Friday, January 13, 2012

The Danger Posed By The Too-Big-To-Fails via MortgageOrb

By Richard W. Fisher on Friday 13 January 2012 Just as health authorities in the U.S. are waging a campaign against the plague of obesity, banking regulators must do the same with regard to oversized banks that undermine the nation’s financial health and are a potential threat to economic stability.

Aspiring politicians do not have to be part of the Occupy Wall Street movement or be advocates for the Tea Party to recognize that government-assisted bailouts of reckless financial institutions are sociologically and politically offensive; they stand the concept of American social justice on its head.

Business school students will understand that bailouts of errant banks are questionable from the standpoint of the efficient workings of capitalism, for they run the risk of institutionalizing a practice that distorts the discipline of the marketplace and interferes with the transmission of monetary policy.

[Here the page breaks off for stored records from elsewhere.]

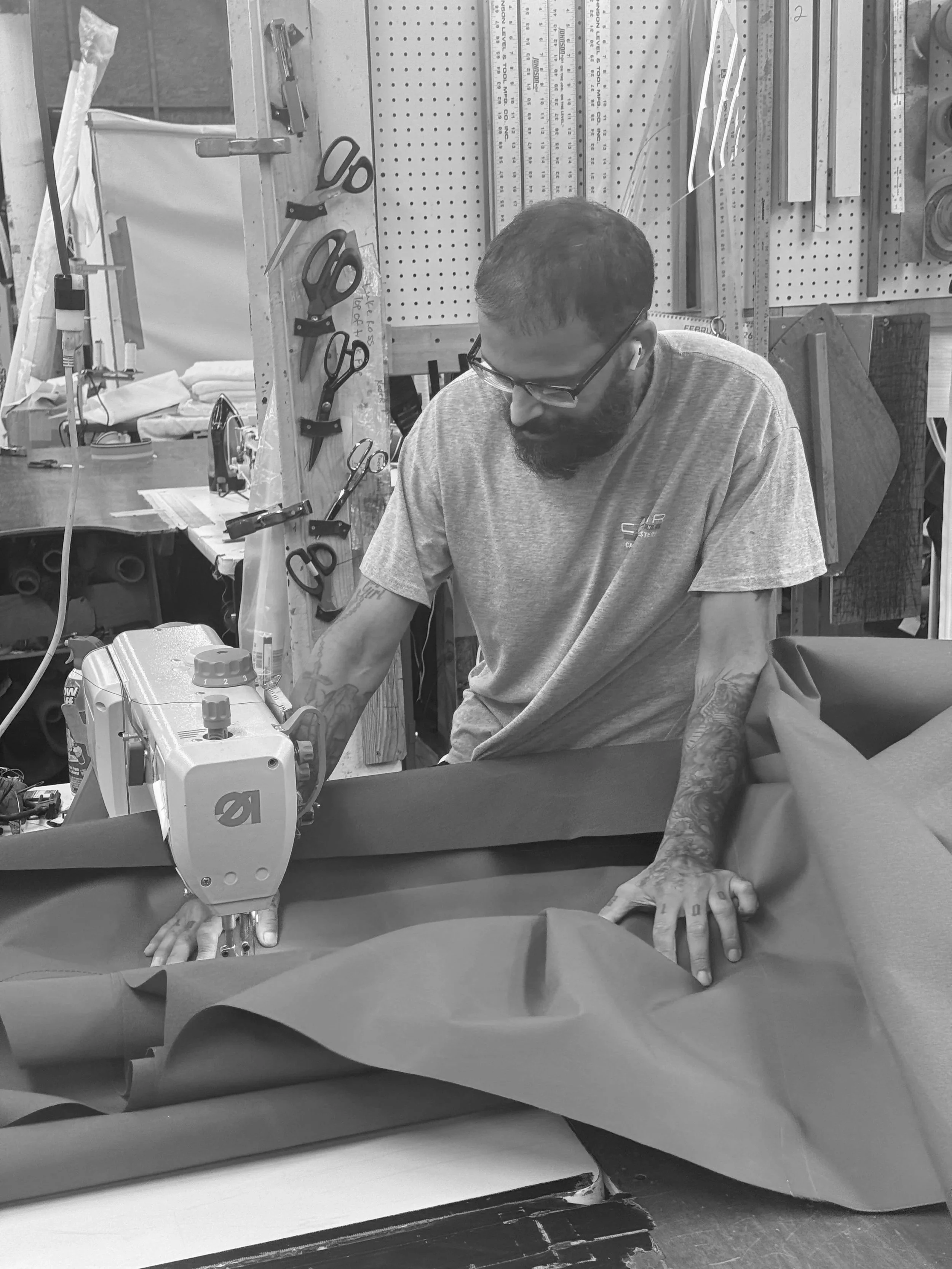 A man working in a workshop or sewing room, operating a sewing machine. He is wearing glasses and wireless earbuds, with tattoos visible on his left arm. The background includes scissors, rulers, and other tools on a pegboard.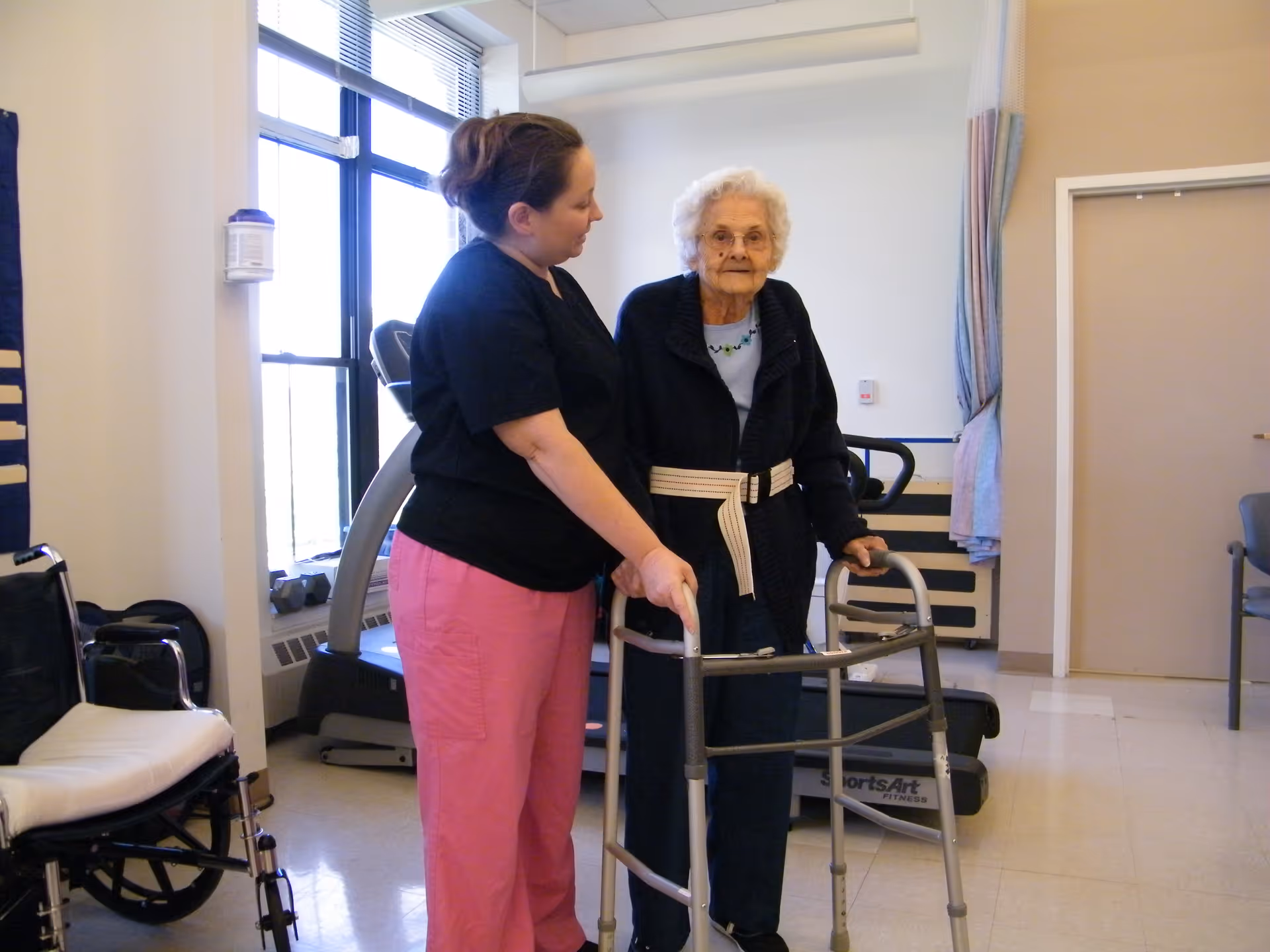 A caregiver assists an elderly woman using a walker in a well-lit room with exercise equipment and a wheelchair nearby.
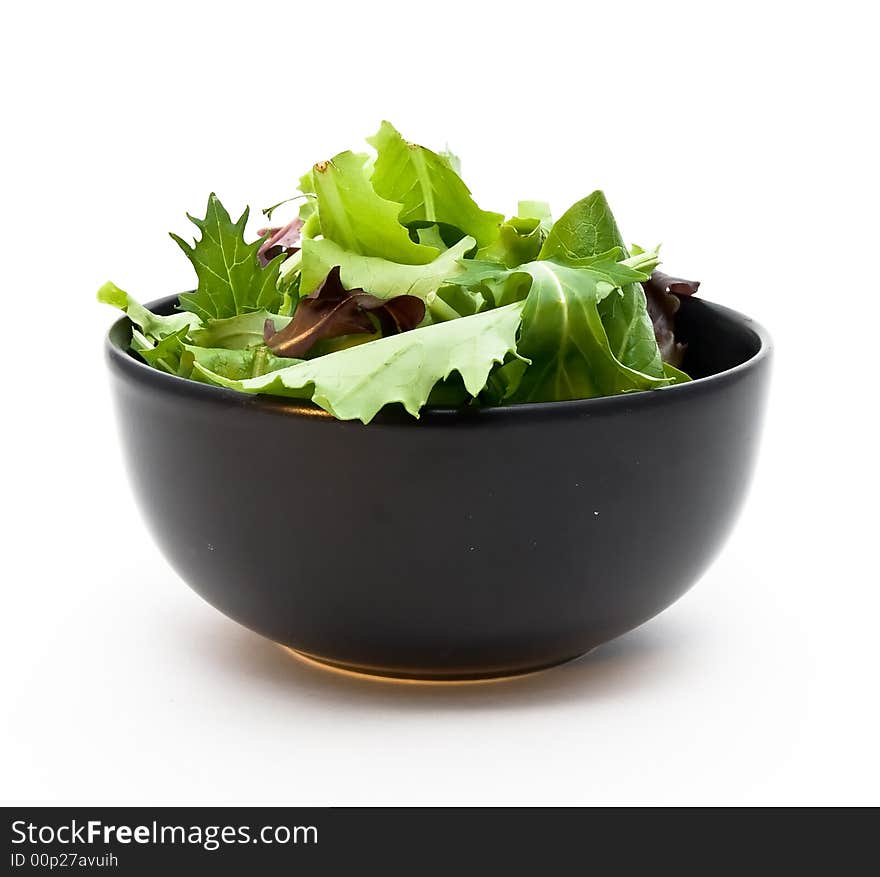 A closeup of a bowl of salad greens.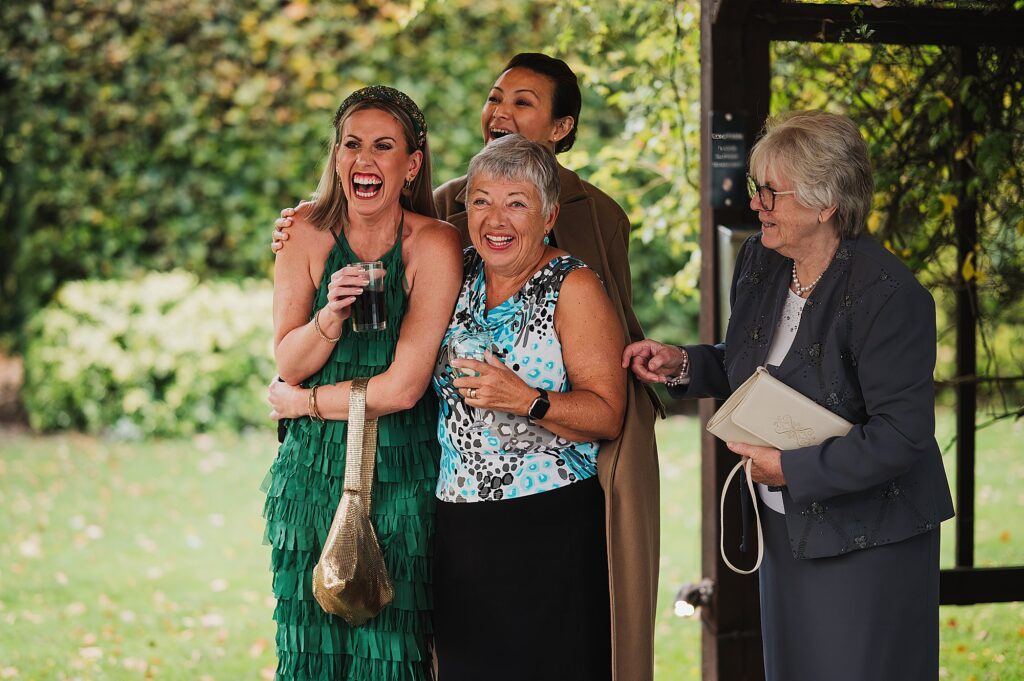 Guests laughing at something in the gardens at Nunsmere Hal // Cheshire Wedding Photography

I argue that sustaining too-big-to-fail-ism and maintaining the cocoon of protection of the "systemically important financial institutions" (SIFIs) is counterproductive, expensive and socially questionable. Financial booms and busts are a recurring theme throughout history, and bankers and their regulators suffer from recurring amnesia. They periodically forget the past and all the lessons of history, tuck into some new financial, quick-profit fantasy - like the slicing and dicing and packaging of mortgage financing - and underestimate the risk of growing into unmanageable and unsustainable size, scale and complexity as they overindulge in that new financial fantasy.